In meerdere uitspraken van onder andere de Rechtbank Noord-Holland d.d. 3 december 2014, de Rechtbank Overijssel d.d.24 juli 2015 en het Gerechtshof Amsterdam d.d. 26 juli 2016 heeft de rechter op grond van meerdere wetsartikelen en redeneringen besloten of er nog steeds een onderhoudsplicht geldt voor meerderjarige kinderen die de leeftijd van 21 jaar reeds hebben bereikt.
Op grond van artikel 395 van Boek 1 van het Burgerlijk Wetboek zijn ouders verplicht te voorzien in de kosten van levensonderhoud en studie van hun meerderjarige kinderen die de leeftijd van 21 nog niet hebben bereikt. De wettelijke plicht tot het voorzien in de kosten aan een meerderjarige zou in eerste instantie eindigen zodra het kind de leeftijd van 21 jaar heeft bereikt. Het uitgangspunt hierbij is dat een meerderjarige, die 21 jaar of ouder is, ook indien deze studeert in staat geacht moet worden in de kosten van diens eigenlevensonderhoud te voorzien.

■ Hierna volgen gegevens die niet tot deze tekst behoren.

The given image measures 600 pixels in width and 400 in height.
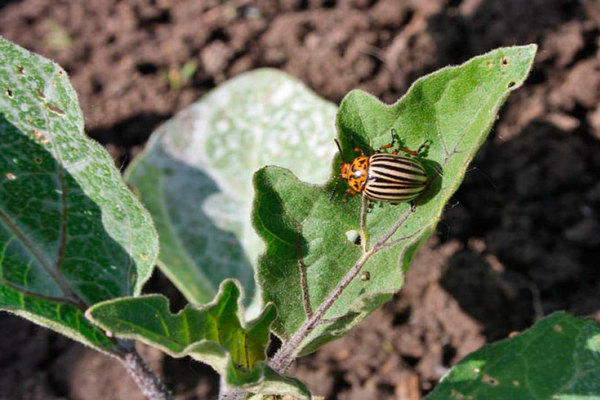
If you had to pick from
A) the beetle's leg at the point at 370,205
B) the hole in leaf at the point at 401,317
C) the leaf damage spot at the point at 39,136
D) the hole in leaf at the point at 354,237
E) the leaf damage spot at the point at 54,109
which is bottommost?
the hole in leaf at the point at 401,317

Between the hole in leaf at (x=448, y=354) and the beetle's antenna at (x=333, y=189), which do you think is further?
the hole in leaf at (x=448, y=354)

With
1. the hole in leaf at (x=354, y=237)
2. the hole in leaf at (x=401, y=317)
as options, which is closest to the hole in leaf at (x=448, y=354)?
the hole in leaf at (x=401, y=317)

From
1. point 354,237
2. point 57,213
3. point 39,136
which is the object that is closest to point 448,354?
point 354,237

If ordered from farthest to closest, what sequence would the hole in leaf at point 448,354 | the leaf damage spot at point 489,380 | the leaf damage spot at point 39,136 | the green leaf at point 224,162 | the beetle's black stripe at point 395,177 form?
the hole in leaf at point 448,354 → the green leaf at point 224,162 → the leaf damage spot at point 489,380 → the leaf damage spot at point 39,136 → the beetle's black stripe at point 395,177

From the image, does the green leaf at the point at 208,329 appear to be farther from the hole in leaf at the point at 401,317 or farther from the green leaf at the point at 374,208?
the hole in leaf at the point at 401,317

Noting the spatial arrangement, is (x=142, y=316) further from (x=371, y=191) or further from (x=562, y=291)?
(x=562, y=291)

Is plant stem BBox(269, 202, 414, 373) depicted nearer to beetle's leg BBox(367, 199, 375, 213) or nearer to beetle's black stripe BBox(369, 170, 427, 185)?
beetle's leg BBox(367, 199, 375, 213)

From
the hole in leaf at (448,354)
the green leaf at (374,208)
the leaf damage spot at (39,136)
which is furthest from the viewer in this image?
the hole in leaf at (448,354)
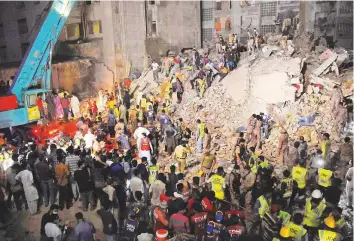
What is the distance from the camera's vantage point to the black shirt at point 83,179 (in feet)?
31.3

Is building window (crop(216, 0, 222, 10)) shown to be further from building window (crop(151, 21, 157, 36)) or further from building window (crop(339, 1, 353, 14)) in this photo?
building window (crop(339, 1, 353, 14))

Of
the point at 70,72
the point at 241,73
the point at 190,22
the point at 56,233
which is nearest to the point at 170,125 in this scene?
the point at 241,73

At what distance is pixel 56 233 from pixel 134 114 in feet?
30.2

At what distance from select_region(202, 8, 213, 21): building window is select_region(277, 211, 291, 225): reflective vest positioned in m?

De onderhoudsverplichting kan in sommige gevallen tot na het 21ste jaar doorlopen, bijvoorbeeld in het geval de ouders in het ouderschapsplan hebben afgesproken dat zij langer zullen bijdragen in het levensonderhoud van de kinderen als zij studeren. Het kind zal dan wel moeten aantonen dat diegene zelf niet in staat is om in de kosten van diens levensonderhoud te voorzien, dus dat hij of zij nog behoeftig is. Uit de jurisprudentie blijkt echter dat een rechter dit verzoek zelden toewijst.

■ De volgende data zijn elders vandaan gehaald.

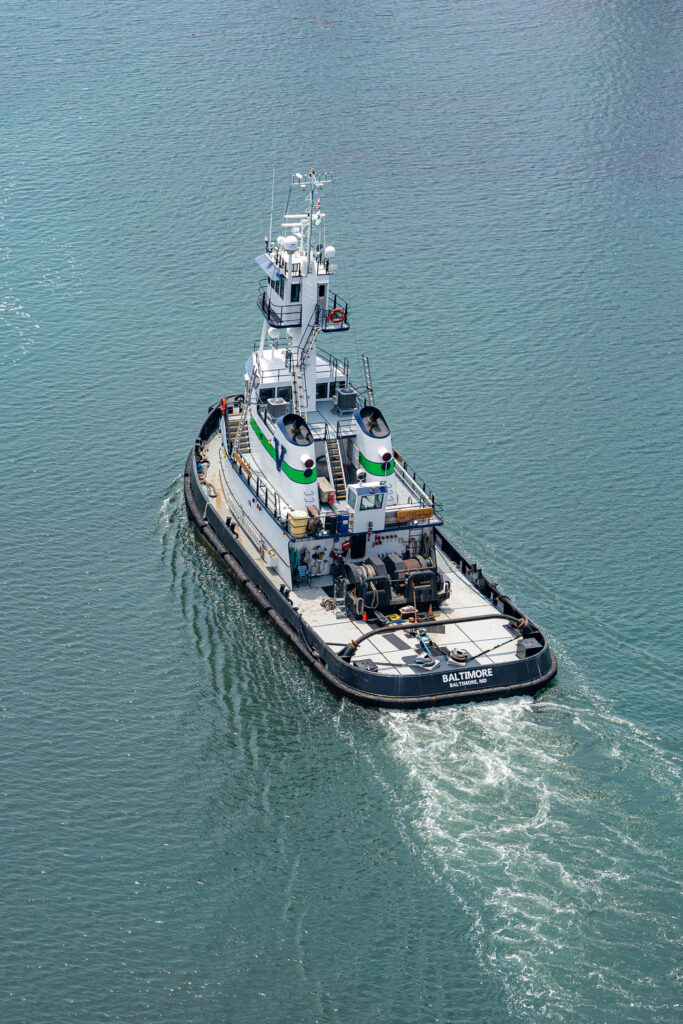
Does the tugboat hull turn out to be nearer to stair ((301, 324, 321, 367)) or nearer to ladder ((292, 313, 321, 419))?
ladder ((292, 313, 321, 419))

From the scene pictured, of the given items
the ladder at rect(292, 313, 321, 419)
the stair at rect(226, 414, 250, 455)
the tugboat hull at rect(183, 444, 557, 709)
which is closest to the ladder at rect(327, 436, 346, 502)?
the ladder at rect(292, 313, 321, 419)

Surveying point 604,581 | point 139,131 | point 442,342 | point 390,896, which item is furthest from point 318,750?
point 139,131

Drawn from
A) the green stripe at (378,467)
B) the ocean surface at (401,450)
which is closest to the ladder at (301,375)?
the green stripe at (378,467)

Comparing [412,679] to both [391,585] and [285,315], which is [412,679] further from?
[285,315]

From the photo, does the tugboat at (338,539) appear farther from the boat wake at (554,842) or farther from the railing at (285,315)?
the boat wake at (554,842)

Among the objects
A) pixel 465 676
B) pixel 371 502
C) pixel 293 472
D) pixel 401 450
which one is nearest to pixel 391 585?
pixel 371 502
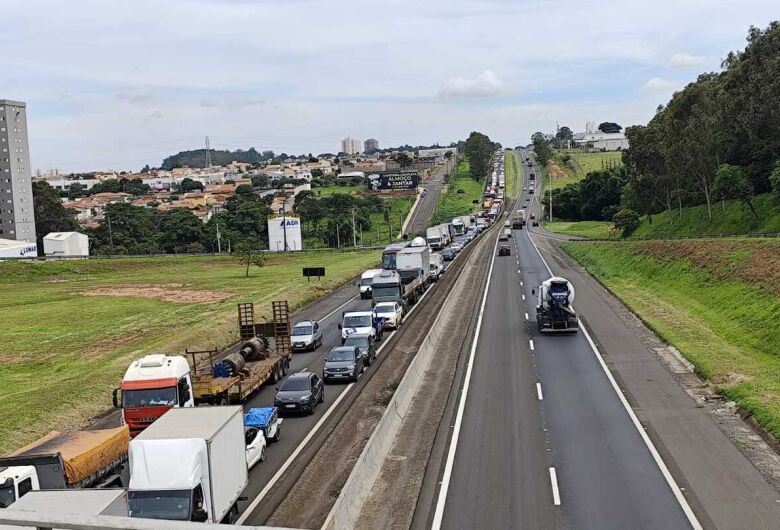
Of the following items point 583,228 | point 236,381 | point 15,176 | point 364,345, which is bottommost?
point 364,345

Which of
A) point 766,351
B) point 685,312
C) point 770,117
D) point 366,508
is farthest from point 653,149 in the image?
point 366,508

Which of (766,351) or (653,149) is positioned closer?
(766,351)

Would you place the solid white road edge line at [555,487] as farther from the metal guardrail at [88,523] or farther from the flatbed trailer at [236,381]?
the metal guardrail at [88,523]

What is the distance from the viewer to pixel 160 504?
15.1 m

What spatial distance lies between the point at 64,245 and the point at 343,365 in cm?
11039

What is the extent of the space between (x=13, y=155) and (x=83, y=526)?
6761 inches

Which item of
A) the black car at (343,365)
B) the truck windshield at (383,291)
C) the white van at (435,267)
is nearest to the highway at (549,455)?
the black car at (343,365)

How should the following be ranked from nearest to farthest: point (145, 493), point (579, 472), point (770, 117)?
point (145, 493)
point (579, 472)
point (770, 117)

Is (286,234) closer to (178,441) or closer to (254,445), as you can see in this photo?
(254,445)

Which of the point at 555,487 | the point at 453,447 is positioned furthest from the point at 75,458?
the point at 555,487

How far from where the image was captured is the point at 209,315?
5484 cm

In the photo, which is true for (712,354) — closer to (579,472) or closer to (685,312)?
(685,312)

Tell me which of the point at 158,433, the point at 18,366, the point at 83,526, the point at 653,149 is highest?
the point at 653,149

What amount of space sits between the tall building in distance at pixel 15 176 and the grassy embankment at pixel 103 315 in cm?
5453
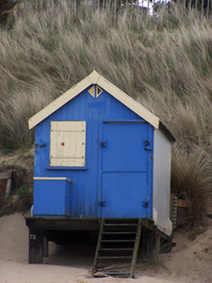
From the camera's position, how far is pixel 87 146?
21.4 feet

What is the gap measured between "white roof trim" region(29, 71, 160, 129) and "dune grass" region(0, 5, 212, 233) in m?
2.60

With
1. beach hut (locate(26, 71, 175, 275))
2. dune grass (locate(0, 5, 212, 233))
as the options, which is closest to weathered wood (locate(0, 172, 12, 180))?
dune grass (locate(0, 5, 212, 233))

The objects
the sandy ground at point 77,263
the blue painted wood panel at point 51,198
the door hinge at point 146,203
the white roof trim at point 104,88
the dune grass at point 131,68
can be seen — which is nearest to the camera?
the sandy ground at point 77,263

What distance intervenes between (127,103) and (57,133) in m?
1.27

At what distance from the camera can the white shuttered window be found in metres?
6.48

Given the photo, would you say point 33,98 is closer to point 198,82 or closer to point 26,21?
point 198,82

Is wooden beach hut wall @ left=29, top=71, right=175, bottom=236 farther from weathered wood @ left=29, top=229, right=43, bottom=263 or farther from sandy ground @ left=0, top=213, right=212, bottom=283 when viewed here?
sandy ground @ left=0, top=213, right=212, bottom=283

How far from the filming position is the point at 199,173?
8414 mm

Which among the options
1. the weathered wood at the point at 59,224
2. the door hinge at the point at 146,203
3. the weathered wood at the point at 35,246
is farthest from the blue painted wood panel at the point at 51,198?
the door hinge at the point at 146,203

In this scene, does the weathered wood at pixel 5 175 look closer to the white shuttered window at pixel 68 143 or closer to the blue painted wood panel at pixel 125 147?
the white shuttered window at pixel 68 143

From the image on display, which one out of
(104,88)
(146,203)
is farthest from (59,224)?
(104,88)

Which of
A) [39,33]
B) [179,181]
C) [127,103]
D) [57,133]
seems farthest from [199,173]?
[39,33]

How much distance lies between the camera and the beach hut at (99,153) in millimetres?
6355

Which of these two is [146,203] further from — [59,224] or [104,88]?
[104,88]
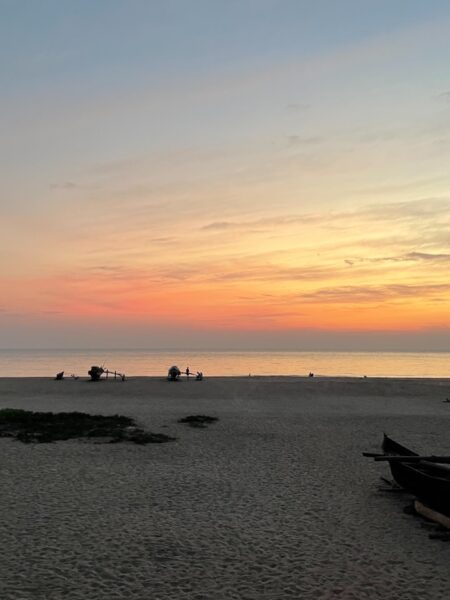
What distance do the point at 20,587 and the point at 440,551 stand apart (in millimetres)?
6369

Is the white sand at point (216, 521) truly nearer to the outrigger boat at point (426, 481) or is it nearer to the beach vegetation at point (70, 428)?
the outrigger boat at point (426, 481)

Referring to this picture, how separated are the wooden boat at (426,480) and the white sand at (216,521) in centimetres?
49

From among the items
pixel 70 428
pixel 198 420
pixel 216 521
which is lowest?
pixel 216 521

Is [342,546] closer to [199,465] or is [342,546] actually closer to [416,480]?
[416,480]

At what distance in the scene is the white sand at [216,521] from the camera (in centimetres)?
774

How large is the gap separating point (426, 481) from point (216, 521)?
160 inches

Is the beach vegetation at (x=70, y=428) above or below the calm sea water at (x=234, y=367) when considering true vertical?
below

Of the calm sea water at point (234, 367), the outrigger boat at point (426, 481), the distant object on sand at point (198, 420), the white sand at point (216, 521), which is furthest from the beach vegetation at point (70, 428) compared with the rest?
the calm sea water at point (234, 367)

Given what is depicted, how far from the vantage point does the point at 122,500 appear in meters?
12.1

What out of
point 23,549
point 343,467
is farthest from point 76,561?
point 343,467

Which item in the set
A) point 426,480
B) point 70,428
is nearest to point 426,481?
point 426,480

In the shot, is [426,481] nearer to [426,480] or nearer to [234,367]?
[426,480]

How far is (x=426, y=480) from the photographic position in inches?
421

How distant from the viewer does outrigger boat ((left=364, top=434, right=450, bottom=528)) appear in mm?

Het Gerechtshof Amsterdam had in voormelde zaak het verzoek van een dochter deels afgewezen nadat zij van mening was dat het niet voor de rekening van de vader mag komen als de dochter na haar MBO-opleiding nog een voltijd HBO-opleiding wil volgen waardoor zij geen tijd heeft om betaald werk te verrichten. Het Hof heeft daarom besloten de vader een maandelijks te betalen bedrag op te leggen totdat de dochter haar MBO-diploma heeft behaald.
In de zaak die speelde bij de Rechtbank Noord-Holland werd het verzoek van de zoon eveneens afgewezen. De rechtbank was van mening dat van de zoon derhalve mag worden verwacht dat hij, onafhankelijk van zijn ouders en door middel van arbeid in zijn eigen levensonderhoud kan voorzien, ondanks dat hij nog een opleiding volgt. Dit aangezien de zoon al twee MBO-opleidingen heeft gevolgd en het volgen van een derde opleiding een vrije keuze is en geen noodzaak.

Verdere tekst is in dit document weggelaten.